(begin)

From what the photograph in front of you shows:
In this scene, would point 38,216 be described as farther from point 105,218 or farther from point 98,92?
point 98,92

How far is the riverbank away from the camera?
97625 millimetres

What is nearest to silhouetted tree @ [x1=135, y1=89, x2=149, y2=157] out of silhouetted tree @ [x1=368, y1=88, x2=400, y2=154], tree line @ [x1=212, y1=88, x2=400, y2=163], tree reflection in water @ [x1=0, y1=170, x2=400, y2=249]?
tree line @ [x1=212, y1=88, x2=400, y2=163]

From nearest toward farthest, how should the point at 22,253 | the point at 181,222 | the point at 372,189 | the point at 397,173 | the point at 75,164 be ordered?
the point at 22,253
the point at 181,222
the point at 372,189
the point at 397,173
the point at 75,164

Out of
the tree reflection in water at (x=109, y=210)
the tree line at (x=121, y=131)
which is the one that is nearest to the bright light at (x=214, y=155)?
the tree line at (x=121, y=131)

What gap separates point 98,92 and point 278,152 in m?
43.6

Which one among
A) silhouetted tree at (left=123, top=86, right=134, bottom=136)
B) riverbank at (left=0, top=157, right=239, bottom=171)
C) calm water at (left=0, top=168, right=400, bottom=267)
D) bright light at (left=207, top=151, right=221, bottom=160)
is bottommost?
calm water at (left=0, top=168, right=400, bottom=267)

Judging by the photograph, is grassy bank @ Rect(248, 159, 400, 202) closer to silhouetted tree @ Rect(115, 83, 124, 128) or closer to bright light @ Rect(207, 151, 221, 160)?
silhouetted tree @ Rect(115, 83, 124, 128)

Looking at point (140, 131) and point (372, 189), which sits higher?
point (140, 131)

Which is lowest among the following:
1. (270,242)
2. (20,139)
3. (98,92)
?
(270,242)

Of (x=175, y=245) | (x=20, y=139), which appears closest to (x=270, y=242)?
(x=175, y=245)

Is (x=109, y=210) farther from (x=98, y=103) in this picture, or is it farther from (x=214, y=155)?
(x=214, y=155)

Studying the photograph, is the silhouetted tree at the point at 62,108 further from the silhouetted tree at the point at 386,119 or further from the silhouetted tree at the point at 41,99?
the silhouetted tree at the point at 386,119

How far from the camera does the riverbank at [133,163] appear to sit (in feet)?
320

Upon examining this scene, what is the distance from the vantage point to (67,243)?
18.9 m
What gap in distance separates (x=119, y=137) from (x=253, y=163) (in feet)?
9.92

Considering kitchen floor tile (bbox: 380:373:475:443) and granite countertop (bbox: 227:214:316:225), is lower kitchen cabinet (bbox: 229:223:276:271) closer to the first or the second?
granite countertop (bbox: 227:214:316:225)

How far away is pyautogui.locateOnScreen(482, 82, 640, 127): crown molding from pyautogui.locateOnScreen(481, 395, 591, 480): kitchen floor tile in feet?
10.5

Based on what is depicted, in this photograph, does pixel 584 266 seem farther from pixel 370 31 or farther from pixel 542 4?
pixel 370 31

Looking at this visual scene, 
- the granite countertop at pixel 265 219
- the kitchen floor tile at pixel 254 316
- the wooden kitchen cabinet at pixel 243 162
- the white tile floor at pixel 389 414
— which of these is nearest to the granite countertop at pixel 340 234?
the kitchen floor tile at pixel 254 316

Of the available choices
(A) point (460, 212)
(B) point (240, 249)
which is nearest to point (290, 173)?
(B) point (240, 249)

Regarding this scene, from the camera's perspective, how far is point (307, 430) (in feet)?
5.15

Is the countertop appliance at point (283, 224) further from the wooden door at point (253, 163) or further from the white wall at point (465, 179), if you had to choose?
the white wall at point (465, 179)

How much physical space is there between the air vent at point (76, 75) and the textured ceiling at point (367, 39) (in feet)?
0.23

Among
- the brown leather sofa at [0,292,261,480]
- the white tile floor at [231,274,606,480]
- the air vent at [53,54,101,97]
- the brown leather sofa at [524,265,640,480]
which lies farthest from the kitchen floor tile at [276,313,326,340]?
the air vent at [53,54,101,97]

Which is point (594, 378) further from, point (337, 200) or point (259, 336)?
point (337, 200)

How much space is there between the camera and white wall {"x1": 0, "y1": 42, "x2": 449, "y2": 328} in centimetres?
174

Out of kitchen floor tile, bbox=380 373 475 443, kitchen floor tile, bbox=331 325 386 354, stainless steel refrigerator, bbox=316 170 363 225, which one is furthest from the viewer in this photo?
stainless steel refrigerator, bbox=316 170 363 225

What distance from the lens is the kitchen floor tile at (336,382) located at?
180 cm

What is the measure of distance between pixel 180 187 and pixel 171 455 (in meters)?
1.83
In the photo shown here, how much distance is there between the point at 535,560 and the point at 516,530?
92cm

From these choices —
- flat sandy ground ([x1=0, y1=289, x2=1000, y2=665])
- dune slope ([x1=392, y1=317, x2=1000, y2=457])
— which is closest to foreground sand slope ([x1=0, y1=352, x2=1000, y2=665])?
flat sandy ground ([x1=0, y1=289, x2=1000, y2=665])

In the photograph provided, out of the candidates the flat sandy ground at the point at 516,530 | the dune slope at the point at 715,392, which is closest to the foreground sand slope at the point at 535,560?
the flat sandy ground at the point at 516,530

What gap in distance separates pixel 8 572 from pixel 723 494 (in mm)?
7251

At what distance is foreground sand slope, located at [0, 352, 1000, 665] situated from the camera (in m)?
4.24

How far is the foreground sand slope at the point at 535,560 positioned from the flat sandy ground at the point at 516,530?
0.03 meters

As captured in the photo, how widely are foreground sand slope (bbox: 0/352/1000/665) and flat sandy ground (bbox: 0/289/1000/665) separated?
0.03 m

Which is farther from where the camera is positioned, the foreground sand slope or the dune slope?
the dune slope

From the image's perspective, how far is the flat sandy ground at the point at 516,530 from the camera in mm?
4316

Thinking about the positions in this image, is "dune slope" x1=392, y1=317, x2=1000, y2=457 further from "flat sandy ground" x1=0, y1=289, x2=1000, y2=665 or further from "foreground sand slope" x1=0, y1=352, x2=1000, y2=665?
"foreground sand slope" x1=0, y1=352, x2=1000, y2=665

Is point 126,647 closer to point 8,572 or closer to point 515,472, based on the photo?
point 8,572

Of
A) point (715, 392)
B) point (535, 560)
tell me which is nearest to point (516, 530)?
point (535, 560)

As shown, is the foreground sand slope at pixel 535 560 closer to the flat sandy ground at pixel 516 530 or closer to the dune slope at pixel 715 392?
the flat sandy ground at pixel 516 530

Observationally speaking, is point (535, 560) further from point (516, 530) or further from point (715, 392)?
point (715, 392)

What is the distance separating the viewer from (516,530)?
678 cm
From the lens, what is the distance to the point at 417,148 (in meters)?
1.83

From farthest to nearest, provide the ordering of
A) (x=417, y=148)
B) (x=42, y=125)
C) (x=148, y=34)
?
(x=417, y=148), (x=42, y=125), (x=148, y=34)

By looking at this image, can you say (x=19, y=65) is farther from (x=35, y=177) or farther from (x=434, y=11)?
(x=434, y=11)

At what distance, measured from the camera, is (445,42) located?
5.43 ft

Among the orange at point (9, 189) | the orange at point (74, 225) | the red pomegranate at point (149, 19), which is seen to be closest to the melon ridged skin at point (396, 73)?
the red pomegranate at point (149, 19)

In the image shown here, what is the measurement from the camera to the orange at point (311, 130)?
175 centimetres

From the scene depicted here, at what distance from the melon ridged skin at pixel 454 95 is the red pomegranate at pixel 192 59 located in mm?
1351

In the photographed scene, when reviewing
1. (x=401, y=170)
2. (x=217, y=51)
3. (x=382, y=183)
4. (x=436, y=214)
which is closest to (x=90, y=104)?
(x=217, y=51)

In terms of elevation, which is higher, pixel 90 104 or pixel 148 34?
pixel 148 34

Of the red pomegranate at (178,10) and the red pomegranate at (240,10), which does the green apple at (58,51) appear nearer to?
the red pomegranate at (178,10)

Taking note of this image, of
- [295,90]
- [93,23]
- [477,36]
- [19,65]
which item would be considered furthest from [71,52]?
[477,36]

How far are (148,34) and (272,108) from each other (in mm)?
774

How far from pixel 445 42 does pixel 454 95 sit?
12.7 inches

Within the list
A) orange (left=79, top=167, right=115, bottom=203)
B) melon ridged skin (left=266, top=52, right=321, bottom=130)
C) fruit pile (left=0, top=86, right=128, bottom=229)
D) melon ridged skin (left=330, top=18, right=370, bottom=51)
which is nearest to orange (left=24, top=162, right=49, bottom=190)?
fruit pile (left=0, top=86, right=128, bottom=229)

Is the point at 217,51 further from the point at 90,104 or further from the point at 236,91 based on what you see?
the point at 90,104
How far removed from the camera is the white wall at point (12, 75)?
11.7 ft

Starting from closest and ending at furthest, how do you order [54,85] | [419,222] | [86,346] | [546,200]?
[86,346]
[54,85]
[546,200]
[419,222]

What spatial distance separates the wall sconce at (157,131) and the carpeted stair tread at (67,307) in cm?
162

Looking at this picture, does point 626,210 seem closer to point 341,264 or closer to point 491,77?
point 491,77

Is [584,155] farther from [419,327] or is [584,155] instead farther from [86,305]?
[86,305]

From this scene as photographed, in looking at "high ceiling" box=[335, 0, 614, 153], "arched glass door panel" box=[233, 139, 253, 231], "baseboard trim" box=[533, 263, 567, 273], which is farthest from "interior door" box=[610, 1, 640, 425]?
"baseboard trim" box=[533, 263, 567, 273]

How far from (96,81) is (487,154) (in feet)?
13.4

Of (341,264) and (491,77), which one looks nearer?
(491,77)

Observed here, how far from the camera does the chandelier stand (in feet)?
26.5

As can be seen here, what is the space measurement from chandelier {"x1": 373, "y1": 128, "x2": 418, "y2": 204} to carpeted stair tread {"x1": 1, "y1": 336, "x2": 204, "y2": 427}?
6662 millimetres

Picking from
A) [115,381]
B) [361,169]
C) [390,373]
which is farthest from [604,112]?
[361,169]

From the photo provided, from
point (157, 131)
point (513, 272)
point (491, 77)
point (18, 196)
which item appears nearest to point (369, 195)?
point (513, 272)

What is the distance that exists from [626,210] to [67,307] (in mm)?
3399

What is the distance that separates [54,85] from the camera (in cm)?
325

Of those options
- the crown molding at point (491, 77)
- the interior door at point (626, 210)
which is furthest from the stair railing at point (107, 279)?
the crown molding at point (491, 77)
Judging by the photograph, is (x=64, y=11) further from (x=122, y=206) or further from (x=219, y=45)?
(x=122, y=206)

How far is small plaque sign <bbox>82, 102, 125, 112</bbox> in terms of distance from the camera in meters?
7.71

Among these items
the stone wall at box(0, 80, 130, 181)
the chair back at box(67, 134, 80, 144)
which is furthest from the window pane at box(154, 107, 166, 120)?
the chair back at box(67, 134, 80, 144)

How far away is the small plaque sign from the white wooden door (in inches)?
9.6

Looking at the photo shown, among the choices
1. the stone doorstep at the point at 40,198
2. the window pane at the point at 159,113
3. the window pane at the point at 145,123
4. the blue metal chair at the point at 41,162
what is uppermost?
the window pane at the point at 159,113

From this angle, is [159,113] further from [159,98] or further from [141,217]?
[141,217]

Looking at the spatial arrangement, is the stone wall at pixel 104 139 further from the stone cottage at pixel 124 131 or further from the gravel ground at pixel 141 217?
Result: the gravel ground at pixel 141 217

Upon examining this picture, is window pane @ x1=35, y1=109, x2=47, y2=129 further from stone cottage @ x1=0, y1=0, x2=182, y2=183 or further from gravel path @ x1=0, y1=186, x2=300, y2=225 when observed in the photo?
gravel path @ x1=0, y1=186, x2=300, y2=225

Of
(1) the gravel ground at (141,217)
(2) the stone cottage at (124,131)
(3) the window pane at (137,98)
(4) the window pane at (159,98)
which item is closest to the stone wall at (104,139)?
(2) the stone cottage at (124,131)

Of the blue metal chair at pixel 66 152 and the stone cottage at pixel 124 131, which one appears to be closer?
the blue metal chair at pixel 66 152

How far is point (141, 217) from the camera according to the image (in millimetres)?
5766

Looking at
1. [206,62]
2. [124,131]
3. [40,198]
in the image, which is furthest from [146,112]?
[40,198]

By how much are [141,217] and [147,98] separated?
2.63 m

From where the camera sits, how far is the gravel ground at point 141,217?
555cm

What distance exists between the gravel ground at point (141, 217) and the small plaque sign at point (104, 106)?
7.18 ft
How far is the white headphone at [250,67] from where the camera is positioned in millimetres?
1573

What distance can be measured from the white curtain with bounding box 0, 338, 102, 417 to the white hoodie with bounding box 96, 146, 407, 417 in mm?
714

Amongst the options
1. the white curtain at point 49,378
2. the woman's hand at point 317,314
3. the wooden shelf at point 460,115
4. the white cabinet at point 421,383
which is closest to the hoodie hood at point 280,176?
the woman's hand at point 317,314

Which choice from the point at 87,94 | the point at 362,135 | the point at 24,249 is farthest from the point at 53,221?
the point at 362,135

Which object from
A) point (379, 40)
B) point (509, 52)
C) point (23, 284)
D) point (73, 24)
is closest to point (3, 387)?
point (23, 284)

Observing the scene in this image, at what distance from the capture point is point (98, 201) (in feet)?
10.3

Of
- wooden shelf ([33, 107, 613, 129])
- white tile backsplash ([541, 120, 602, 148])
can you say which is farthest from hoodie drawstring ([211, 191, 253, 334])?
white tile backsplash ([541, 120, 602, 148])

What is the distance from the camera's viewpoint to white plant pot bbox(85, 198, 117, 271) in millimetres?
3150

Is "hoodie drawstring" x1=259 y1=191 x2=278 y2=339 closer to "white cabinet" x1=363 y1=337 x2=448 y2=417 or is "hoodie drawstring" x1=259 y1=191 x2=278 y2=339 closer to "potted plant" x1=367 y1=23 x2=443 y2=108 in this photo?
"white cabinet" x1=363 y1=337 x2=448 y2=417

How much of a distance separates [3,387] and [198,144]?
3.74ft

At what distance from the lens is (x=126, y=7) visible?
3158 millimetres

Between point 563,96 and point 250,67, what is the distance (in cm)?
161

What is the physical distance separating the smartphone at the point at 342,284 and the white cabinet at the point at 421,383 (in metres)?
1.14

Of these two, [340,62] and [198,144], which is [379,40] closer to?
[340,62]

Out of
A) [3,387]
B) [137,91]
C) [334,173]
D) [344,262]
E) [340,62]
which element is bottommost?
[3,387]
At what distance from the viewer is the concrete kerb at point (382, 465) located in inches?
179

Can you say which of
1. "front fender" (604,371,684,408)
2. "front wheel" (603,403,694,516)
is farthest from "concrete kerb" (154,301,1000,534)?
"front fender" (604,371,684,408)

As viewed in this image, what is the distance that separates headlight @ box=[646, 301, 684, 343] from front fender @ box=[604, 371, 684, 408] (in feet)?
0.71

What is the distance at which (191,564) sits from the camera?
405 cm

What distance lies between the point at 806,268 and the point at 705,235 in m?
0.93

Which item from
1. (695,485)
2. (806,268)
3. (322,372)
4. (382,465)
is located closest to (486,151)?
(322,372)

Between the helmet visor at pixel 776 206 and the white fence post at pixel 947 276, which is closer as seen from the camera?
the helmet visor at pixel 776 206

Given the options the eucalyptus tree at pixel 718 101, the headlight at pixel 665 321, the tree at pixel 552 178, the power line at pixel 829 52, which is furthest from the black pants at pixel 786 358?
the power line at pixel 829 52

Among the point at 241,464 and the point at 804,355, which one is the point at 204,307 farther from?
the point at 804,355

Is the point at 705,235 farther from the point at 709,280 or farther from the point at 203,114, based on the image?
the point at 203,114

(end)

Aim: Print the listing lines again word for word, from the line containing "By looking at" through the line containing "175 centimetres", including both.

Complete output:
By looking at this image, can you say (x=19, y=65) is farther from (x=35, y=177) or farther from (x=434, y=11)?
(x=434, y=11)

At what distance, measured from the camera, is (445,42) located?
5.43 ft

Among the orange at point (9, 189) | the orange at point (74, 225) | the red pomegranate at point (149, 19), which is seen to be closest to the melon ridged skin at point (396, 73)?
the red pomegranate at point (149, 19)

In the image shown here, what is the measurement from the camera to the orange at point (311, 130)?
175 centimetres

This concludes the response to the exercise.